Because it’s in the Constitution. Right?

Wrong. The Constitution is not only vague about political parties, I can’t find a sentence in the nation’s document about a single political party.

I am an independent. That means that I do not belong to any political party. Independents bug Democrats and Republicans alike.

Both parties would have us all believe this democratic republic would wither and die without a two-party system.

That’s the way the parties try to make themselves absolutely necessary. They aren’t.

But here’s the way I see the Constitution: Each state can come up with a way to elect and send to Washington two senators and the number of representatives the federal government allows that state.

In the case of West Virginia, the number of representatives is three. I am so old I remember when we sent five — or maybe six. That was before Mountain Mama began to shrivel up and die.

When it comes to the presidency, I believe — but not sure — the Constitution says every state will hold an election on the first Tuesday after the first Monday in November every four years, not to elect a president but to elect electors who will go to Washington later to elect a president.

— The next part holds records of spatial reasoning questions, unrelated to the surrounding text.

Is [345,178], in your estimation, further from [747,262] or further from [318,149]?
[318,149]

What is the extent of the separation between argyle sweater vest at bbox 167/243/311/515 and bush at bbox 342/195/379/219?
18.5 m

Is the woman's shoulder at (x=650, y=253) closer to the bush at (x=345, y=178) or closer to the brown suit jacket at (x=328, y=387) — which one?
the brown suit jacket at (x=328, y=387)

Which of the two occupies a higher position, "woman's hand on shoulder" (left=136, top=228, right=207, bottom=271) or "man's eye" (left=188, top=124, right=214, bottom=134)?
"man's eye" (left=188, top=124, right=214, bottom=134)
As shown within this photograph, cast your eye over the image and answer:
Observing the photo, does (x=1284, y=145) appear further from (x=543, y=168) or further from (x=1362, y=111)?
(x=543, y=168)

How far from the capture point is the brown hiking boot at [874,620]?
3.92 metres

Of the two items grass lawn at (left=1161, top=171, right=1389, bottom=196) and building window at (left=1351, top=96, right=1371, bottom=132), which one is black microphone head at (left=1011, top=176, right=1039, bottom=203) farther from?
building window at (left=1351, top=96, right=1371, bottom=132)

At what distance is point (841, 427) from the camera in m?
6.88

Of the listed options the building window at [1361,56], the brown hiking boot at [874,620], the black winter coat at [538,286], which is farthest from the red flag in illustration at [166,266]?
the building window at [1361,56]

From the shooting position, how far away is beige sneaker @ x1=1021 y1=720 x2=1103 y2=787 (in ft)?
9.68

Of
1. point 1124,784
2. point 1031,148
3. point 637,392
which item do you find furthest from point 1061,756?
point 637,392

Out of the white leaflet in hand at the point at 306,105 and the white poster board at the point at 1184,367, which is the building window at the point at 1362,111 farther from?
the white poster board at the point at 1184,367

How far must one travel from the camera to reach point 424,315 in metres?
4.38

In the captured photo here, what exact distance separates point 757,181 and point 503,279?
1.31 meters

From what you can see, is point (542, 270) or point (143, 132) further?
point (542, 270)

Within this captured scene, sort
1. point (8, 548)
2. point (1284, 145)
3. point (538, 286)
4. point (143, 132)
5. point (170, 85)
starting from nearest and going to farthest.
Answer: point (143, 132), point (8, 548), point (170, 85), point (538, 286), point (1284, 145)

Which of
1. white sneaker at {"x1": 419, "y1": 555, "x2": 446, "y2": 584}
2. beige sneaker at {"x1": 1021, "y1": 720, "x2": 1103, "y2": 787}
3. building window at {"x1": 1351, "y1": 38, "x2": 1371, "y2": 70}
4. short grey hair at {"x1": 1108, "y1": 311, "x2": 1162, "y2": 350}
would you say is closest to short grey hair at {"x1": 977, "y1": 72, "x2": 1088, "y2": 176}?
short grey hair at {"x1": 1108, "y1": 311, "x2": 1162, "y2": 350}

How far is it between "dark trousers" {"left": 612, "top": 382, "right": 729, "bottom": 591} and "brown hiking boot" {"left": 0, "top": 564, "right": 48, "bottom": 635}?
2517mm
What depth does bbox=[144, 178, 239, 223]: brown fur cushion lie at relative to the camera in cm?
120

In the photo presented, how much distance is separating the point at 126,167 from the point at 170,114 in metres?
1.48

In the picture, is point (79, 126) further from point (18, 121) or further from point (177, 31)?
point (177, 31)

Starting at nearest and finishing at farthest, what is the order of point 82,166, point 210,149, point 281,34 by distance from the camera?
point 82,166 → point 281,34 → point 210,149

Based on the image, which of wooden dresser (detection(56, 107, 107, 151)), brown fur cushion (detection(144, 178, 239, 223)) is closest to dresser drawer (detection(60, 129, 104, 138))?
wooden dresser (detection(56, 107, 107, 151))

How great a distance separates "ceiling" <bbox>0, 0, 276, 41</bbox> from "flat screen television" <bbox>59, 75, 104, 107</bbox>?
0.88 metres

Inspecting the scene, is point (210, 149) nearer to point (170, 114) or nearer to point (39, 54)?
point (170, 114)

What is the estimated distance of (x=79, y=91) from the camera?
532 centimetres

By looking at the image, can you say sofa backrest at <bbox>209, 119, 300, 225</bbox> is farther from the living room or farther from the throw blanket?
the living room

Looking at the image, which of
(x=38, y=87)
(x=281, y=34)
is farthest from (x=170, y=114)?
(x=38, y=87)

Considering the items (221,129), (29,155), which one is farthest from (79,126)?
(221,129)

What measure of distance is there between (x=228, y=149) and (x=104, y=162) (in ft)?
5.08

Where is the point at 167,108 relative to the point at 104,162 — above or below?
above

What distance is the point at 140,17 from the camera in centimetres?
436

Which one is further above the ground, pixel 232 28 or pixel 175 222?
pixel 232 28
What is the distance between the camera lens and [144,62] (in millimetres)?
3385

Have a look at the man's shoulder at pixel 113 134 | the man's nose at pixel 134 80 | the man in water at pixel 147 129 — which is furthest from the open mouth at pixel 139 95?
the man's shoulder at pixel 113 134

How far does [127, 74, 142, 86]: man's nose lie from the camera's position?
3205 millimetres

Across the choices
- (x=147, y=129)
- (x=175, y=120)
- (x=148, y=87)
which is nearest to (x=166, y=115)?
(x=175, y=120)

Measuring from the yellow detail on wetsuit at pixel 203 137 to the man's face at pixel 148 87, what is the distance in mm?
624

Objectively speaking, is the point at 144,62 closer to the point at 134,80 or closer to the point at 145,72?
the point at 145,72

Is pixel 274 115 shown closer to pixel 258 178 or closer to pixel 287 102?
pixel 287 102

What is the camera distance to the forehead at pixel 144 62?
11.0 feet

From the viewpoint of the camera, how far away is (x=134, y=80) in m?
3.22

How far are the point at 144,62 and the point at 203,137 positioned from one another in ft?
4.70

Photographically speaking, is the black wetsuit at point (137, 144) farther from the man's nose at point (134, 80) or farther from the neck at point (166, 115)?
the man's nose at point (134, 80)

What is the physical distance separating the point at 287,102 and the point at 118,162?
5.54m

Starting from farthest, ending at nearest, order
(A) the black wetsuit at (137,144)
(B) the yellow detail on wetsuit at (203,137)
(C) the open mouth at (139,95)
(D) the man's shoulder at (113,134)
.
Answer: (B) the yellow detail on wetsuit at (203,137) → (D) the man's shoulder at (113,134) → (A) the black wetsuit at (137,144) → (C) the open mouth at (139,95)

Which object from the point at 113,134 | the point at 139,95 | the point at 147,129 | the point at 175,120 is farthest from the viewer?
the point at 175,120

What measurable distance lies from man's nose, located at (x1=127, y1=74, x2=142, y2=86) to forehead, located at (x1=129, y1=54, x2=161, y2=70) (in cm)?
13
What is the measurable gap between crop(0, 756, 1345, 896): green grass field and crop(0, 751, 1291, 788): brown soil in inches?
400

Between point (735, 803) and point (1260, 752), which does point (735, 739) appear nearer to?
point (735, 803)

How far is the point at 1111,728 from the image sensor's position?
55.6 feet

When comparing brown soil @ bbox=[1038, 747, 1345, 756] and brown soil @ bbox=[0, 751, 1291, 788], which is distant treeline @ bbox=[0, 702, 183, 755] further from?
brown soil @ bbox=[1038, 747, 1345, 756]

None of this rigmarole has anything to do with Democrats or Republicans or any other party.

Primaries? Absolutely not necessary and not prescribed by the Constitution. They are creations of political parties, as are party conventions.

What say we do away with parties and primary elections and allow everyone who wants to run for any political office to put their names on the ballot and, once the elections are over, count everything and the one who gets the most votes gets the office he or she seeks.

Too complicated, you say? Too chaotic? Remember this: In most presidential elections, about 42 percent of the registered voters don’t vote. Most of those people would say they don’t vote because the candidates of neither party appeal to them and they don’t see either party sending up candidates in the primary election who are worthy to be elected.

I have been an independent for 50 years, and there hasn’t been an election during that time when I haven’t had to hold my nose more than once when I pulled a lever.

I know nothing will change just because I suggest a more democratic way of holding elections. But that doesn’t mean we shouldn’t have more than two parties or no parties at all.

If the parties disappear, there would be less hanky panky and, I suspect, a lot less political stupidity.